Starting at the line that contains "How far is the" and running to the end of the entries, both included, write those lines out again with "camera" substituted for "vantage point" and nothing else changed.

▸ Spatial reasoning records
....

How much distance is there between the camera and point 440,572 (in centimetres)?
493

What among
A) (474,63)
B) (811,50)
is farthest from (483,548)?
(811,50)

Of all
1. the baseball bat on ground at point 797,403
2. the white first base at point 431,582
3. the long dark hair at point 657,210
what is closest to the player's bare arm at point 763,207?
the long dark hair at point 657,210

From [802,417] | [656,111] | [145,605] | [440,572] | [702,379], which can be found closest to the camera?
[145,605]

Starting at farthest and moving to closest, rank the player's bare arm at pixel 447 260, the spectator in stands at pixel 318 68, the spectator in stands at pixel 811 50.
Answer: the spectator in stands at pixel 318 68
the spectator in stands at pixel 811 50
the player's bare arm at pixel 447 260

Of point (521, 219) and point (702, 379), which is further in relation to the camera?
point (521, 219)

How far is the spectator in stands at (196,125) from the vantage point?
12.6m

....

▸ Reply to the exercise
How far is the spectator in stands at (196,125) from the camera?
12.6m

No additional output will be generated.